(Scene-based reasoning records)
***
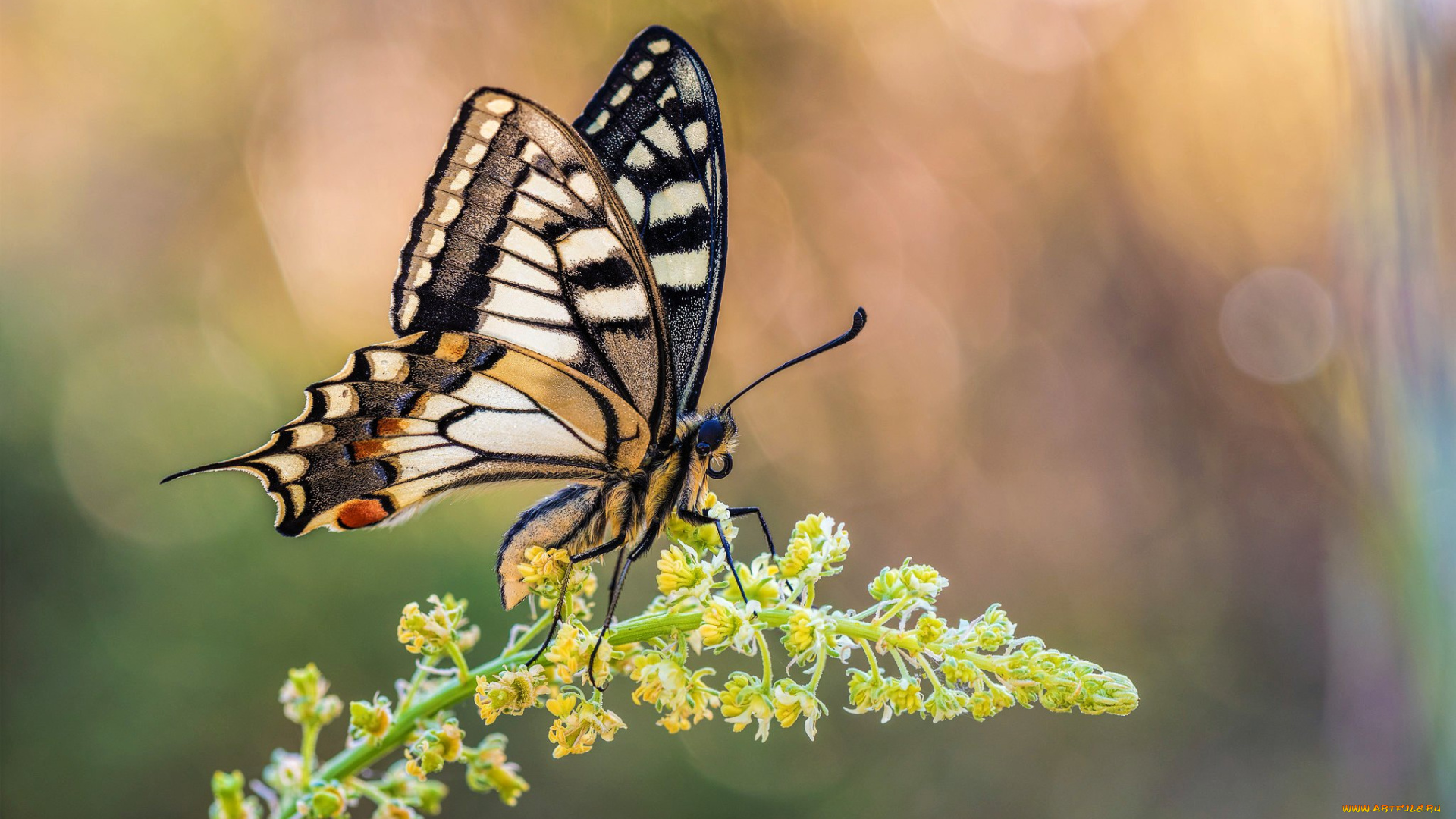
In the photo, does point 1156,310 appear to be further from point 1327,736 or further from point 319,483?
point 319,483

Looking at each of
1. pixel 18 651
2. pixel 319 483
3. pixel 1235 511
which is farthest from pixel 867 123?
pixel 18 651

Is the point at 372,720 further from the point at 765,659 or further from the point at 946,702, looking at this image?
the point at 946,702

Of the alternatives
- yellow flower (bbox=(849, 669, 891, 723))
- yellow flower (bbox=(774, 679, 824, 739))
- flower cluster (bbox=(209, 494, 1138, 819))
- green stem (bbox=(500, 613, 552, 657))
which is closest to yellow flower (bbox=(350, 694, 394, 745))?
flower cluster (bbox=(209, 494, 1138, 819))

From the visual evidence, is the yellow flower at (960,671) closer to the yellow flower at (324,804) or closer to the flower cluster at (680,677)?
the flower cluster at (680,677)

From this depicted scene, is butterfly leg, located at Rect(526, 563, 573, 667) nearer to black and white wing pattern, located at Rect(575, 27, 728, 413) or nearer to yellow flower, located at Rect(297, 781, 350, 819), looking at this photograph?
yellow flower, located at Rect(297, 781, 350, 819)

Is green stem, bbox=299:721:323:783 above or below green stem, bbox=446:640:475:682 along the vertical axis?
below

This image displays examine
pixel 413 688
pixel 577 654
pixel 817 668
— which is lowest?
pixel 413 688

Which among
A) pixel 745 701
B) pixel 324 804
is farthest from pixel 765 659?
pixel 324 804
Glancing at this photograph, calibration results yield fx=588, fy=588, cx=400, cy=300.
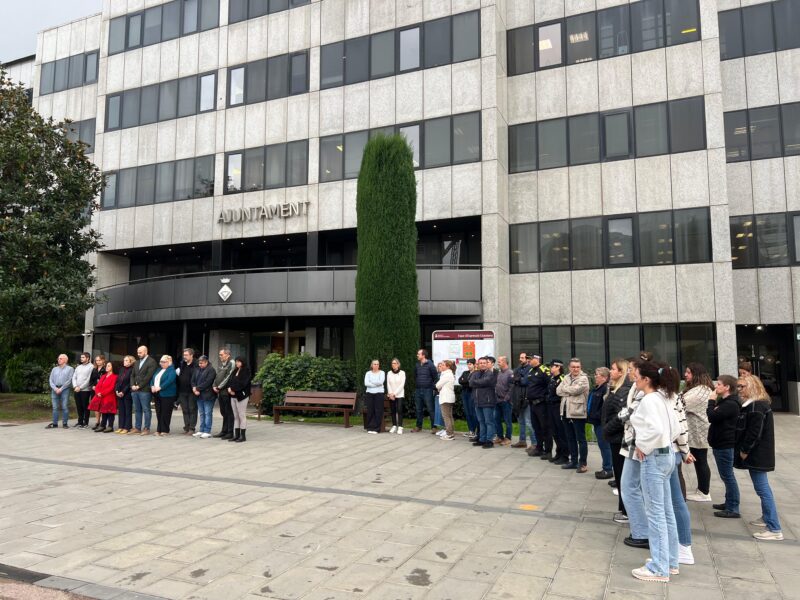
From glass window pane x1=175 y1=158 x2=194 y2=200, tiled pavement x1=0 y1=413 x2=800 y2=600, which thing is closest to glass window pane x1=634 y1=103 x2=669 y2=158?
tiled pavement x1=0 y1=413 x2=800 y2=600

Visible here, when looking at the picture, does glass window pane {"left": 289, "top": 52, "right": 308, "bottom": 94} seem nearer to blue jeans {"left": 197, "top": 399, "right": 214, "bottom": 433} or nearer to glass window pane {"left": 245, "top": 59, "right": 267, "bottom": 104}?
glass window pane {"left": 245, "top": 59, "right": 267, "bottom": 104}

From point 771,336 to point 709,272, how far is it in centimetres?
414

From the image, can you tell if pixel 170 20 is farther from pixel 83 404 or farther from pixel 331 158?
pixel 83 404

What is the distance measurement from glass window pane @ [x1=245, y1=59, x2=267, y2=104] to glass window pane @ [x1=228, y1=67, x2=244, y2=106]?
1.09ft

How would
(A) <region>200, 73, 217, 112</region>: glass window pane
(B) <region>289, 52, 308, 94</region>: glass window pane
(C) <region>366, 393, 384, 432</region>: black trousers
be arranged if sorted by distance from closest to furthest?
1. (C) <region>366, 393, 384, 432</region>: black trousers
2. (B) <region>289, 52, 308, 94</region>: glass window pane
3. (A) <region>200, 73, 217, 112</region>: glass window pane

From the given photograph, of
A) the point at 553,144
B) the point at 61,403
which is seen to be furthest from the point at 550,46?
the point at 61,403

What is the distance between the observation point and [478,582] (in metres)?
4.74

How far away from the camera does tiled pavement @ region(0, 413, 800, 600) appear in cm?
469

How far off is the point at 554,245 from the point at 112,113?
21.1 meters

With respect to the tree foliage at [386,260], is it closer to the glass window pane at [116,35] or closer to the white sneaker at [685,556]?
the white sneaker at [685,556]

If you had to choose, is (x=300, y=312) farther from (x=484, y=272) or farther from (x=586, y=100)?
(x=586, y=100)

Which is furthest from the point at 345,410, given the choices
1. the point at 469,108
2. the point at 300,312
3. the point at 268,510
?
the point at 469,108

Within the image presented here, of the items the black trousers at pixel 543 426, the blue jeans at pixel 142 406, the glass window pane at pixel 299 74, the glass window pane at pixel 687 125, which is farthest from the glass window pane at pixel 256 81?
the black trousers at pixel 543 426

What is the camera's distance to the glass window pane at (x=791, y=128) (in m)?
19.4
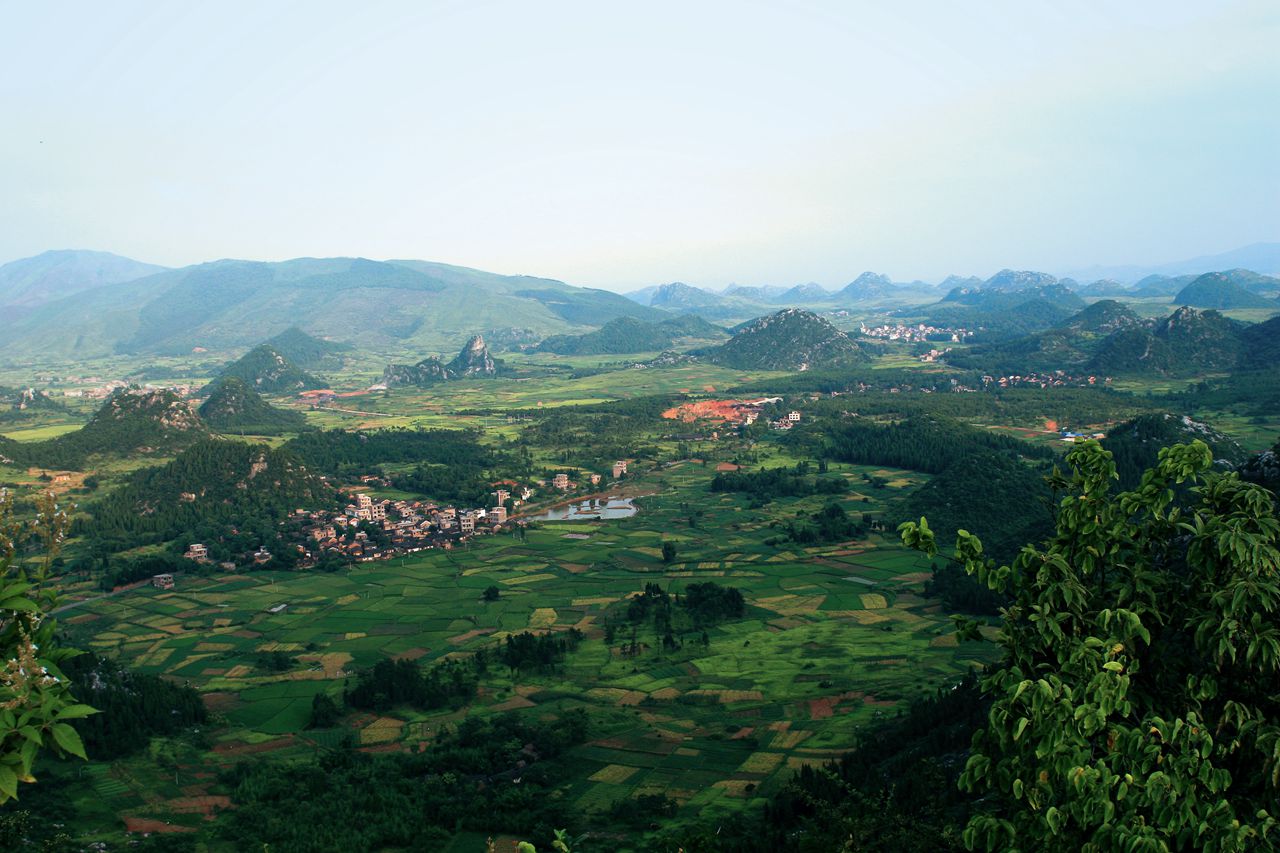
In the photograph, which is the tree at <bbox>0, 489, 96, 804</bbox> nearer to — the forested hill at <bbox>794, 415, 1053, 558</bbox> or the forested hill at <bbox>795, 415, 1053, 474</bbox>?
the forested hill at <bbox>794, 415, 1053, 558</bbox>

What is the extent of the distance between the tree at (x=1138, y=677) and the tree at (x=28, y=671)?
31.9 feet

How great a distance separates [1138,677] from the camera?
1077 centimetres

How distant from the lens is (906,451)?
13650 centimetres

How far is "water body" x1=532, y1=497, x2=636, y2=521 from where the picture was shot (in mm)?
118625

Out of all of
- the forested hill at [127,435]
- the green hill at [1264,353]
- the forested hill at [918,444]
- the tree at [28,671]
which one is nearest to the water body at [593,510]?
the forested hill at [918,444]

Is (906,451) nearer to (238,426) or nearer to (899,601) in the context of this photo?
(899,601)

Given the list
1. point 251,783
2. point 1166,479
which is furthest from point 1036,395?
point 1166,479

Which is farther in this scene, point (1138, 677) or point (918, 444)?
point (918, 444)

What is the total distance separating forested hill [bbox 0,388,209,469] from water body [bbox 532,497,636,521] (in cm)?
7739

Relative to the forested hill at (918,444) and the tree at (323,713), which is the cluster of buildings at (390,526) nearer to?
the tree at (323,713)

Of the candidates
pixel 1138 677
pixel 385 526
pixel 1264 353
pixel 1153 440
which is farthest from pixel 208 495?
pixel 1264 353

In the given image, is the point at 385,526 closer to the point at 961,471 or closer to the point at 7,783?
the point at 961,471

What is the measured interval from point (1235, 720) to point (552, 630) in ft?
221

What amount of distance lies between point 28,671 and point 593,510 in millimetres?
115091
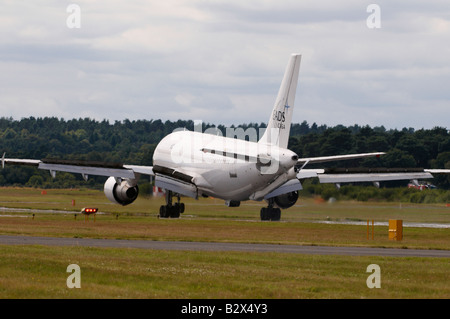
***
EXERCISE DESCRIPTION :: Arrange every line of the material above as a numbered list, omitting blank lines and the pictures.

THE COMPLETED TASK ::
1. In the photo, does point 1156,310 appear to be further from point 1327,736 or further from point 319,483?
2. point 319,483
3. Looking at each of
4. 1. pixel 18 651
5. 2. pixel 319 483
6. 3. pixel 1235 511
7. which is farthest from pixel 867 123?
8. pixel 18 651
9. Is the point at 372,720 further from the point at 765,659 or further from the point at 946,702, looking at this image?
10. the point at 946,702
11. Of the alternatives
12. - yellow flower (bbox=(849, 669, 891, 723))
13. - yellow flower (bbox=(774, 679, 824, 739))
14. - flower cluster (bbox=(209, 494, 1138, 819))
15. - green stem (bbox=(500, 613, 552, 657))
16. which is closest to yellow flower (bbox=(350, 694, 394, 745))?
17. flower cluster (bbox=(209, 494, 1138, 819))
18. From the visual evidence, is the yellow flower at (960,671) closer to the yellow flower at (324,804) or closer to the flower cluster at (680,677)?
19. the flower cluster at (680,677)
20. From this depicted scene, is butterfly leg, located at Rect(526, 563, 573, 667) nearer to black and white wing pattern, located at Rect(575, 27, 728, 413) or nearer to yellow flower, located at Rect(297, 781, 350, 819), looking at this photograph?
21. yellow flower, located at Rect(297, 781, 350, 819)
22. Is green stem, bbox=299:721:323:783 above or below green stem, bbox=446:640:475:682 along the vertical axis?
23. below
24. This image displays examine
25. pixel 413 688
26. pixel 577 654
27. pixel 817 668
28. — which is lowest?
29. pixel 413 688
30. Which among
31. A) pixel 745 701
32. B) pixel 324 804
33. is farthest from pixel 765 659?
34. pixel 324 804
35. Glancing at this photograph, calibration results yield fx=588, fy=588, cx=400, cy=300.
36. From glass window pane x1=175 y1=158 x2=194 y2=200, tiled pavement x1=0 y1=413 x2=800 y2=600, which thing is closest to glass window pane x1=634 y1=103 x2=669 y2=158?
37. tiled pavement x1=0 y1=413 x2=800 y2=600
38. Visible here, when looking at the picture, does glass window pane {"left": 289, "top": 52, "right": 308, "bottom": 94} seem nearer to blue jeans {"left": 197, "top": 399, "right": 214, "bottom": 433} or nearer to glass window pane {"left": 245, "top": 59, "right": 267, "bottom": 104}?
39. glass window pane {"left": 245, "top": 59, "right": 267, "bottom": 104}
40. From point 771,336 to point 709,272, how far is it in centimetres?
41. 414
42. From the image, can you tell if pixel 170 20 is farther from pixel 83 404 or farther from pixel 331 158?
43. pixel 83 404
44. What is the distance measurement from glass window pane @ [x1=245, y1=59, x2=267, y2=104] to glass window pane @ [x1=228, y1=67, x2=244, y2=106]?
45. 1.09ft
46. How would
47. (A) <region>200, 73, 217, 112</region>: glass window pane
48. (B) <region>289, 52, 308, 94</region>: glass window pane
49. (C) <region>366, 393, 384, 432</region>: black trousers
50. be arranged if sorted by distance from closest to furthest?
51. 1. (C) <region>366, 393, 384, 432</region>: black trousers
52. 2. (B) <region>289, 52, 308, 94</region>: glass window pane
53. 3. (A) <region>200, 73, 217, 112</region>: glass window pane
54. From the given photograph, of
55. A) the point at 553,144
56. B) the point at 61,403
57. which is seen to be furthest from the point at 550,46?
58. the point at 61,403
59. What is the distance between the observation point and [478,582] (in metres)?
60. 4.74
61. How far away from the camera does tiled pavement @ region(0, 413, 800, 600) appear in cm?
62. 469
63. How far off is the point at 554,245 from the point at 112,113?
64. 21.1 meters
65. With respect to the tree foliage at [386,260], is it closer to the glass window pane at [116,35] or closer to the white sneaker at [685,556]?
66. the white sneaker at [685,556]
67. If you had to choose, is (x=300, y=312) farther from (x=484, y=272) or farther from (x=586, y=100)?
68. (x=586, y=100)
69. Which is furthest from the point at 345,410, given the choices
70. 1. the point at 469,108
71. 2. the point at 300,312
72. 3. the point at 268,510
73. ?
74. the point at 469,108
75. Within the image presented here, of the items the black trousers at pixel 543 426, the blue jeans at pixel 142 406, the glass window pane at pixel 299 74, the glass window pane at pixel 687 125, which is farthest from the glass window pane at pixel 256 81?
76. the black trousers at pixel 543 426
77. What is the camera's distance to the glass window pane at (x=791, y=128) (in m)?
78. 19.4
79. In the photograph, which is the tree at <bbox>0, 489, 96, 804</bbox> nearer to — the forested hill at <bbox>794, 415, 1053, 558</bbox> or the forested hill at <bbox>795, 415, 1053, 474</bbox>?
80. the forested hill at <bbox>794, 415, 1053, 558</bbox>
81. What is the extent of the distance between the tree at (x=1138, y=677) and the tree at (x=28, y=671)?
82. 31.9 feet
83. How great a distance separates [1138,677] from the camera?
84. 1077 centimetres
85. How distant from the lens is (906,451)?
86. 13650 centimetres
87. How far is "water body" x1=532, y1=497, x2=636, y2=521 from where the picture was shot (in mm)?
88. 118625
89. Out of all of
90. - the forested hill at [127,435]
91. - the green hill at [1264,353]
92. - the forested hill at [918,444]
93. - the tree at [28,671]
94. which one is nearest to the water body at [593,510]?
95. the forested hill at [918,444]
96. Is (906,451) nearer to (238,426) or nearer to (899,601) in the context of this photo?
97. (899,601)
98. Given the list
99. 1. point 251,783
100. 2. point 1166,479
101. which is furthest from point 1036,395?
102. point 1166,479
103. Which is farther in this scene, point (1138, 677) or point (918, 444)?
104. point (918, 444)
105. What is the total distance separating forested hill [bbox 0,388,209,469] from water body [bbox 532,497,636,521] (in cm)?
106. 7739
107. Relative to the forested hill at (918,444) and the tree at (323,713), which is the cluster of buildings at (390,526) nearer to?
108. the tree at (323,713)
109. Of the candidates
110. pixel 1138 677
111. pixel 385 526
112. pixel 1264 353
113. pixel 1153 440
114. which is farthest from pixel 208 495?
115. pixel 1264 353
116. In the given image, is the point at 385,526 closer to the point at 961,471 or closer to the point at 7,783?
117. the point at 961,471
118. What is the measured interval from point (1235, 720) to point (552, 630) in ft?
119. 221
120. What amount of distance lies between point 28,671 and point 593,510 in millimetres?
121. 115091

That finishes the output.